■ Exercise task ■
Nothing but the lines from the one that contains "How far off" through the end of the listing should appear, set down exactly.

-- start of Dataset rows --

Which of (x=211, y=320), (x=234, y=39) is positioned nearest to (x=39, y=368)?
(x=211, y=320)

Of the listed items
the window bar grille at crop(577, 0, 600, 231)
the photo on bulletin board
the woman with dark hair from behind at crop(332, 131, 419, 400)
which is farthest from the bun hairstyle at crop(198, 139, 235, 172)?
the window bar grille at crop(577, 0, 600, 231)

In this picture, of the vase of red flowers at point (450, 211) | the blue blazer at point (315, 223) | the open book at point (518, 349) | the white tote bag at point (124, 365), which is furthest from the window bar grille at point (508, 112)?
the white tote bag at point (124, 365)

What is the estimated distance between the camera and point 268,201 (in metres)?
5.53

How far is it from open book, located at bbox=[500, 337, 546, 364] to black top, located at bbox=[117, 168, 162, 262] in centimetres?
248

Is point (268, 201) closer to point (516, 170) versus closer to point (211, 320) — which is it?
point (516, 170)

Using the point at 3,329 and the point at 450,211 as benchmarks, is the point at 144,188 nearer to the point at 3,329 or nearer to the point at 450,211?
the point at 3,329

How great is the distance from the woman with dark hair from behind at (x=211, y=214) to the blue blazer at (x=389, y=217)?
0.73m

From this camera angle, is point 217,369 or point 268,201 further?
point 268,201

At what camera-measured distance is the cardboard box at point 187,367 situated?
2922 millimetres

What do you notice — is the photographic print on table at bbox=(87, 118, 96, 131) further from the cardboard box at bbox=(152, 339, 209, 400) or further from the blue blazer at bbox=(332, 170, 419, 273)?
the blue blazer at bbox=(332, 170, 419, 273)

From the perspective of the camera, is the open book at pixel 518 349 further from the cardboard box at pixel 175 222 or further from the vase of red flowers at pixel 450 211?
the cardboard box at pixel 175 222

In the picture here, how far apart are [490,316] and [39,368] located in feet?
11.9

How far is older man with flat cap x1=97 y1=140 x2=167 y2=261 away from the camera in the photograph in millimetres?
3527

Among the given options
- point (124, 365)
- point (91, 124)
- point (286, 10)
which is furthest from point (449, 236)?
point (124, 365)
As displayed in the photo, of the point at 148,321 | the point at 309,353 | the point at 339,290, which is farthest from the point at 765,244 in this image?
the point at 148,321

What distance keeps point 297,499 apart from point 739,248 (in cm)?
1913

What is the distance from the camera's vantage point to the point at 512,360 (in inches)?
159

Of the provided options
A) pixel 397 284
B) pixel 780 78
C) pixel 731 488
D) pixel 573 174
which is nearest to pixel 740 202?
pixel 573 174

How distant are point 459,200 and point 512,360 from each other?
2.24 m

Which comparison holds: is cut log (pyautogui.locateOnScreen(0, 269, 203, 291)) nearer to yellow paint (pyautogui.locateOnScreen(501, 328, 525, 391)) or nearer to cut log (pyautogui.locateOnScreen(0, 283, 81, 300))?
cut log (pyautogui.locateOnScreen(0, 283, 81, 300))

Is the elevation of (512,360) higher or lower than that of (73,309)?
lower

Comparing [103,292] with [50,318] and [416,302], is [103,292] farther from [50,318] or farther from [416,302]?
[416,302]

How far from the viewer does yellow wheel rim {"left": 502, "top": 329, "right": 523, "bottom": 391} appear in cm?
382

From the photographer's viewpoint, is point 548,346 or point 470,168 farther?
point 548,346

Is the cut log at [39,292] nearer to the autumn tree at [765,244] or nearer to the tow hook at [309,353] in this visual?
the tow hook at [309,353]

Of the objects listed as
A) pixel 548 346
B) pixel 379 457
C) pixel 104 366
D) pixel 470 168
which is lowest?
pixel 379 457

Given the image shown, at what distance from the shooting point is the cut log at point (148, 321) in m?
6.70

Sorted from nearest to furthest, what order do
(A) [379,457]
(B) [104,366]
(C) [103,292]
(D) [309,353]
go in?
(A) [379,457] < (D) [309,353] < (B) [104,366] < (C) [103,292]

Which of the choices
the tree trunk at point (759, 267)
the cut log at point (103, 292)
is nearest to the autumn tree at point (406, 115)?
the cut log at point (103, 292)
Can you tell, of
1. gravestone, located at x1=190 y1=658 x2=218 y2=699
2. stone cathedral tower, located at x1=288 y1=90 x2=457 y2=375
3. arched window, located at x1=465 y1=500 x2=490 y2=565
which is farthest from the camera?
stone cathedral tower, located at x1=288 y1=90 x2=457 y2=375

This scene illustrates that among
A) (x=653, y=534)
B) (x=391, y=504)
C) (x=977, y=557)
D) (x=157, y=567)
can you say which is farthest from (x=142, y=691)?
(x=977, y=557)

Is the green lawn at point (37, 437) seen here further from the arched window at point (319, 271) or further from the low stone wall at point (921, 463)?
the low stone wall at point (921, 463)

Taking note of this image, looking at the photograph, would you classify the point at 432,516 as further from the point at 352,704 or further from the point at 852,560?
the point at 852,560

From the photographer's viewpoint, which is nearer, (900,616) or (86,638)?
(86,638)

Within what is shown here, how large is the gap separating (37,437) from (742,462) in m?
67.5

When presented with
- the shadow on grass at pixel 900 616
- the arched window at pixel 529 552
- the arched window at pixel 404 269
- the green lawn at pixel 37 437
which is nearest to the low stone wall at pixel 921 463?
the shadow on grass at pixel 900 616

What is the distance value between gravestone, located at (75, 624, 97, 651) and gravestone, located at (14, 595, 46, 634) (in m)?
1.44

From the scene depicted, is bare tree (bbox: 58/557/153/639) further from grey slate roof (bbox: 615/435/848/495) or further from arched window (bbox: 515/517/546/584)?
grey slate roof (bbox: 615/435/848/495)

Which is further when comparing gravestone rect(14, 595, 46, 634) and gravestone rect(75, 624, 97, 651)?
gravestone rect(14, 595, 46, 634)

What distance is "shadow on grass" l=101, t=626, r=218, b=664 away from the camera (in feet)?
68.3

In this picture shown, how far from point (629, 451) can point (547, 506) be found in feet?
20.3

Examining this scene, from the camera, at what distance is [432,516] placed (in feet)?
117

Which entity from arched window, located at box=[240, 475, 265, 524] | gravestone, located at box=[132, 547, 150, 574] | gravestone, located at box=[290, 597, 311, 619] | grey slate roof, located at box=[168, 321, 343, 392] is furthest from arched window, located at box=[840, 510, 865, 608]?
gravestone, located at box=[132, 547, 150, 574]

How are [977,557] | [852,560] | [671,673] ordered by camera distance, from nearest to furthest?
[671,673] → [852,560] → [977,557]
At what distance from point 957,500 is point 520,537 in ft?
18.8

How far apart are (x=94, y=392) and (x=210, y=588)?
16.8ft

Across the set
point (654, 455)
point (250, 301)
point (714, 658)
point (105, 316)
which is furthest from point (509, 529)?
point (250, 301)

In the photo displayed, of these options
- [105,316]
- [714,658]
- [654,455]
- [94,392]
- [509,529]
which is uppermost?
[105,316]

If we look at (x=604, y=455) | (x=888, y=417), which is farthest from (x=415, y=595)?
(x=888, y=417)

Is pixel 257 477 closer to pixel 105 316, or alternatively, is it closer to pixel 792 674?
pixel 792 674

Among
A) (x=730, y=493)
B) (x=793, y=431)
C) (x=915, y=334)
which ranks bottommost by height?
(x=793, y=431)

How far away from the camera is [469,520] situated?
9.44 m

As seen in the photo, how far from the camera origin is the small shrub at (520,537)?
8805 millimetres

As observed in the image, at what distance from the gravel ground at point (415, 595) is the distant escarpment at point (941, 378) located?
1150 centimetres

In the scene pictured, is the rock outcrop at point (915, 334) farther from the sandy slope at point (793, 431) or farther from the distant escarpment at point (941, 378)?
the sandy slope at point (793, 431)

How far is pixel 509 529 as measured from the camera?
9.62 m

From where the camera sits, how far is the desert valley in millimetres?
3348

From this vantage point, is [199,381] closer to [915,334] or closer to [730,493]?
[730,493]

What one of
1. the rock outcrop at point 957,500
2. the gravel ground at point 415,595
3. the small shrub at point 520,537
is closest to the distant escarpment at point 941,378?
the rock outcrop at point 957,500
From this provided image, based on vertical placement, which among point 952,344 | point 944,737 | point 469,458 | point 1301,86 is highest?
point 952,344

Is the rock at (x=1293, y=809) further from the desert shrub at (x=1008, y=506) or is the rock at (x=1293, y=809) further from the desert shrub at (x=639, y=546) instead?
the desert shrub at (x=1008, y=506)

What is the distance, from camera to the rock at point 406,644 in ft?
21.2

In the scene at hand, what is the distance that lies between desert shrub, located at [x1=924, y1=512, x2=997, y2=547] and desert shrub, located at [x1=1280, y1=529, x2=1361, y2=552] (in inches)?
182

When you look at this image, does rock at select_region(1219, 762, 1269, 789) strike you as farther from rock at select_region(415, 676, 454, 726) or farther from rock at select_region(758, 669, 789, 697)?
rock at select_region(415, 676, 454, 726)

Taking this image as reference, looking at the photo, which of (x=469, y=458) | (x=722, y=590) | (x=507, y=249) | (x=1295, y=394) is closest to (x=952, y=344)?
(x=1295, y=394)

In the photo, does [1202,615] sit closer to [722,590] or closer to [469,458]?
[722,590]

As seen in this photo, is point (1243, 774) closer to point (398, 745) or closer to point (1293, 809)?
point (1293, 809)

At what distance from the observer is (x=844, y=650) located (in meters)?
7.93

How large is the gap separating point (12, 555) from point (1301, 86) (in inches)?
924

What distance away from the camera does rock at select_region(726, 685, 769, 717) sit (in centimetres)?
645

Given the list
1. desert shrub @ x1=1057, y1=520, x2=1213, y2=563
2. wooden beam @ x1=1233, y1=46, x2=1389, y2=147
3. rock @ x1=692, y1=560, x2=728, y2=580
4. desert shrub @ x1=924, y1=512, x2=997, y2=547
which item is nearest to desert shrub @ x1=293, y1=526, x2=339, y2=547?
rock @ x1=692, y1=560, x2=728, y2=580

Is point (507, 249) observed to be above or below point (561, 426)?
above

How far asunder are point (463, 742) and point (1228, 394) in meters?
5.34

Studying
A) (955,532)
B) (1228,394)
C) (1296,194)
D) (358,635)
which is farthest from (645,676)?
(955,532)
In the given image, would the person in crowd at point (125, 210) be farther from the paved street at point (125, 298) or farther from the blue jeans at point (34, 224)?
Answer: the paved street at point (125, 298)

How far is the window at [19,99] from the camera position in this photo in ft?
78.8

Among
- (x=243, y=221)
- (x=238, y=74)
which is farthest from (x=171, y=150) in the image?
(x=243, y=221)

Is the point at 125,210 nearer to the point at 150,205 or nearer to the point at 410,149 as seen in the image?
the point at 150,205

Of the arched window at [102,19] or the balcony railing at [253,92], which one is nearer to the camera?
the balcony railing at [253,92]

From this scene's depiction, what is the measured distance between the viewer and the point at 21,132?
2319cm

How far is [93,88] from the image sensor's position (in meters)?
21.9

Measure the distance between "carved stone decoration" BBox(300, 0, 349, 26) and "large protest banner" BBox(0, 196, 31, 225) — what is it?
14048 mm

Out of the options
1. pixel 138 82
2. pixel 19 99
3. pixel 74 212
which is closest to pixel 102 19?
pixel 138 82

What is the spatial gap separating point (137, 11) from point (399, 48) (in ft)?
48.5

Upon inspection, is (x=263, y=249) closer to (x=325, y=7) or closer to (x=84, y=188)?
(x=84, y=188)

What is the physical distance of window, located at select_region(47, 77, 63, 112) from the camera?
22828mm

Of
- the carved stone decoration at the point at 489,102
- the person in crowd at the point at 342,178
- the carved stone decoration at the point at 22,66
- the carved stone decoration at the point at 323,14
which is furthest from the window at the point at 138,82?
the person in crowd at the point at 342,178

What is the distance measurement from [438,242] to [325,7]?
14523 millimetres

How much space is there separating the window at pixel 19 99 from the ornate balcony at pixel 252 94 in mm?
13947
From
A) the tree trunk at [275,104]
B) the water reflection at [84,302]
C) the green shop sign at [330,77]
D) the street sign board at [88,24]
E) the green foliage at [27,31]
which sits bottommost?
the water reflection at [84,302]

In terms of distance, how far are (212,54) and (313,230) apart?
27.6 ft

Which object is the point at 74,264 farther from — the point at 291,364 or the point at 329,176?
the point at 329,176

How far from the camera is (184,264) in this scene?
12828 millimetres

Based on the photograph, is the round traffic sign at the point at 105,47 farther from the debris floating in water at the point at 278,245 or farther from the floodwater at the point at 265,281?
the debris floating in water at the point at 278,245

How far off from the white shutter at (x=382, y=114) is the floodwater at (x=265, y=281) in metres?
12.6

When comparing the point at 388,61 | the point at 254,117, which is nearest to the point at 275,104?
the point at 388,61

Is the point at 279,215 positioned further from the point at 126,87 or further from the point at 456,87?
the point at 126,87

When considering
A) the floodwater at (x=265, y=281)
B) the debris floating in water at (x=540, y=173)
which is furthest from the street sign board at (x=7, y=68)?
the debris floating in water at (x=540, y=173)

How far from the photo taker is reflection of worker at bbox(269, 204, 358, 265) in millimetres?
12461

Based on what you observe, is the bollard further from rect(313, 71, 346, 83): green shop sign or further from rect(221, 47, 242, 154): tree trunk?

-- end of Dataset rows --

■ Exercise answer ■
How far off from the white shutter at (x=382, y=114) is the floodwater at (x=265, y=281) in metres?
12.6

When comparing the point at 388,61 | the point at 254,117, which is nearest to the point at 275,104?
the point at 388,61

Is the point at 279,215 positioned further from the point at 126,87 or further from the point at 456,87?
the point at 126,87

When considering
A) the floodwater at (x=265, y=281)
B) the debris floating in water at (x=540, y=173)
which is furthest from the street sign board at (x=7, y=68)?
the debris floating in water at (x=540, y=173)

How far from the photo taker is reflection of worker at bbox(269, 204, 358, 265) in millimetres?
12461

Based on what you observe, is the bollard further from rect(313, 71, 346, 83): green shop sign or further from rect(221, 47, 242, 154): tree trunk?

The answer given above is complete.